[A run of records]
╔══
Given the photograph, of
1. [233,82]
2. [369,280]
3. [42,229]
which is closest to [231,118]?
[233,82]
╚══
**What you need to do**
Please rewrite the listing with "closest" changed to "nearest" and every other part left as it is.

**Result of the exercise**
Given the photograph, of
1. [233,82]
2. [369,280]
3. [42,229]
which is nearest to [231,118]?
[233,82]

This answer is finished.